You are viewing a plain text version of this content. The canonical link for it is here.
Posted to dev@lucene.apache.org by Dmitry Serebrennikov <dm...@earthlink.net> on 2004/06/14 19:32:46 UTC
Re: multiple fields to be indexed
jitender ahuja wrote:
>Hi all,
>
>I am trying to do a search on multiple fields of which some are indexed. Now, a query can be posed to search in the indexed fields but the Hits class object can have only one query object and the query class similarly can have only one field on which the query is performed.
>
Take a look at BooleanQuery. That will allow you to combine multiple
TermQueries, such that you can create a single query on different
fields. That should do the trick.
Good luck!
Dmitry.
>Now, to have multiple queries I need to obtain multiple Hits class objects that are then merged together in one array. But, I do not know how to maintain the scorings obtained by different Hits class objects.

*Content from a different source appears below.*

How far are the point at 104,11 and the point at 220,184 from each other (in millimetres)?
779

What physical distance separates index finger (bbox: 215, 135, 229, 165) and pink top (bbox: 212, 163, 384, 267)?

If somebody has tried such a thing or a different mechanism to feed a query to different query objects, then pl. respond.
>Actually I have not tried the above option of merging the results in a final array but I feel that it should work.
>
>Regards
>Jitender
>
>
---------------------------------------------------------------------
To unsubscribe, e-mail: lucene-dev-unsubscribe@jakarta.apache.org
For additional commands, e-mail: lucene-dev-help@jakarta.apache.org
Re: multiple fields to be indexed
Posted by Dmitry Serebrennikov <dm...@earthlink.net>.
Jitender,
I hope you don't mind if I move this thread to the user list.
A "term" in lucene specifies not only the text string, but also a field
in which it occurs. In the query parser terms are notated as <fieldname>
":" <text>, so "name:blue" will be a string 'blue' in field 'name',
whereas "desc:blue" will be the same string but in the 'desc' field. So
if you type something like the following into the query parser you will
have a query that matches occurances of 'blue' in either field:
"name:blue desc:blue"
If you want to match documents that have 'blue' in both fields, the
query would look like this:
"+name:blue +desc:blue"
There are other notations that may also be useful. A good explanation of
the query parser can be found here:
http://jakarta.apache.org/lucene/docs/queryparsersyntax.html.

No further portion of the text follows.